I have the function which I am trying to use calculate monte carlo estimate on using rejection sampling.
$f(x) = \int_2^\infty x^4 \sin(\pi(x+1)) e^{-x^2/2}dx$
My initial thought was that I could first limit the bounds for intergration to $\int_2^{10}$ since the function decreases to 0 quickly after x=4. Then I thought I could form a box around the function around the function and generate uniform points from that box and reject if they fall outside of the function. The rejection algorithm would looks something like
- generate $x\sim U(2,10)$
- Generate $y\sim U(-2,.5)$ (encloses min and max of function on the given range)
- accept if y < f(x) or else go back to 1
However I am running into issues here since the function does crosses the y axis, I'm not sure what I am doing is correct. After I am running 40000 samples, I get an mean of 6.19, when I know the true value is about -0.85.
Is the approach I am taking somewhat correct, or am I thinking about this wrong.
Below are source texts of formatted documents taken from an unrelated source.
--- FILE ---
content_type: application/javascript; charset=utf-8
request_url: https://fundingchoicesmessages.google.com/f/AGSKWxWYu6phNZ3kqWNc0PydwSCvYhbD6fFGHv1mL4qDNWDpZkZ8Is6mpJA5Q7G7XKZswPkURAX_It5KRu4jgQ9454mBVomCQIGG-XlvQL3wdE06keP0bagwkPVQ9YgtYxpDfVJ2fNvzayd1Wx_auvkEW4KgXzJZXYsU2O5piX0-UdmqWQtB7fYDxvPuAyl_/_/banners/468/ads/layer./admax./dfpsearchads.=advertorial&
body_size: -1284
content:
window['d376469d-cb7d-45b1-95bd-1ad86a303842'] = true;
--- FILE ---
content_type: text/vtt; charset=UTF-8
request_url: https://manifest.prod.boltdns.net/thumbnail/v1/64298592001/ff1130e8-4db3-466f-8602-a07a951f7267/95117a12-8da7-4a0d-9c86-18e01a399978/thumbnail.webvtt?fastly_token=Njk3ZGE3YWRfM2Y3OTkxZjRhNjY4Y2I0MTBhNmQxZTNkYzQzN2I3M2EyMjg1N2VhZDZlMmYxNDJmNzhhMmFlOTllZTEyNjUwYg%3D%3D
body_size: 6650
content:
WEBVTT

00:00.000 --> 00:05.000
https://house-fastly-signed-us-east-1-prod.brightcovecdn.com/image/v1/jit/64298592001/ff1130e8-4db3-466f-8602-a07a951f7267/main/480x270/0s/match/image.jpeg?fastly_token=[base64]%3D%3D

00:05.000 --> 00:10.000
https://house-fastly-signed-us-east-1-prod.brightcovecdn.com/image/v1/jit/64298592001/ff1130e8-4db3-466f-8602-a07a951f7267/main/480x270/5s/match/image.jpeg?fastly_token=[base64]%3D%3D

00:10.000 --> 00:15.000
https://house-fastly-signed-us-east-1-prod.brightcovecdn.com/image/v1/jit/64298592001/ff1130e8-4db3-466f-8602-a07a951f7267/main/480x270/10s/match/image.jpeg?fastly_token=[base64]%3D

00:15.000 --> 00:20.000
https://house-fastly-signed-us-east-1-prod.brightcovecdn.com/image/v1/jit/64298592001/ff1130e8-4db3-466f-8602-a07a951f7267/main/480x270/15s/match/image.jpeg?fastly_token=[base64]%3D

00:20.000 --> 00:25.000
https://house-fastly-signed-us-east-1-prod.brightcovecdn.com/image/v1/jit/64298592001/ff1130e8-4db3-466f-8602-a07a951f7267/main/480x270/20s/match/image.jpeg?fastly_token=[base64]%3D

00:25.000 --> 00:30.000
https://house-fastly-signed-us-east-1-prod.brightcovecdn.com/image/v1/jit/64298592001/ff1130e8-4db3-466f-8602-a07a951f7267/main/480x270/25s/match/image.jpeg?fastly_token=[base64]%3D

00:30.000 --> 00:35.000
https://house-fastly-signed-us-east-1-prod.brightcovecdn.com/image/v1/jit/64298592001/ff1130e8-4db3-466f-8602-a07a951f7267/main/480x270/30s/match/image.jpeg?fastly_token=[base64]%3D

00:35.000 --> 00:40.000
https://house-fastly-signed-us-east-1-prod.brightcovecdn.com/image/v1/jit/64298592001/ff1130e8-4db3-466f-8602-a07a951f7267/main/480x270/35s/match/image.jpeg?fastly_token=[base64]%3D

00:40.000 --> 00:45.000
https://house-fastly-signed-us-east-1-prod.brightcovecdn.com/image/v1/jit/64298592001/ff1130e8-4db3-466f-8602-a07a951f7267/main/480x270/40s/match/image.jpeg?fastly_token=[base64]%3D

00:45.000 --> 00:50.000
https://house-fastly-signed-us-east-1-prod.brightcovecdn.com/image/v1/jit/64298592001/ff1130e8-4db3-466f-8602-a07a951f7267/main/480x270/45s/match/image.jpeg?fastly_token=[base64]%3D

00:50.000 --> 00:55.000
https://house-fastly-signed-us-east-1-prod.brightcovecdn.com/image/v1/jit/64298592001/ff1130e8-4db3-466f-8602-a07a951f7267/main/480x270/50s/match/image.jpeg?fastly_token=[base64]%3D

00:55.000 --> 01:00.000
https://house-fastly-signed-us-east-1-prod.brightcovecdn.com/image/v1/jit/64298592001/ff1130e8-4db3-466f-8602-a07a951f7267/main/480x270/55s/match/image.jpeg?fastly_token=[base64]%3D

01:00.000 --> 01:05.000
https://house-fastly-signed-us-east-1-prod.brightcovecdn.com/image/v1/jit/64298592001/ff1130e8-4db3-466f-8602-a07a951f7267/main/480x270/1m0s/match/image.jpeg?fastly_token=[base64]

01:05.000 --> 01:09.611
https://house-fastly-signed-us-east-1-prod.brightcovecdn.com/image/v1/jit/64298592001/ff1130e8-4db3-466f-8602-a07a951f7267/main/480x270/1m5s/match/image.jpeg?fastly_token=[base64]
Below is my code and a plot I made of the rejection / accept region based on the simulations that seems wrong to me since its not actually capturing the true function.
Mp = .5
Mm = -2
B=40000
x =runif(B,2,10)
y=runif(B,Mm,Mp)
acc = y <=(x^4)*(sin(pi*(x+1)))*exp(-x^(2)/2)
mean(x[acc])
var(x[acc])
plot(x, y, pch=".", col="red")
points(x[acc], y[acc], pch=".")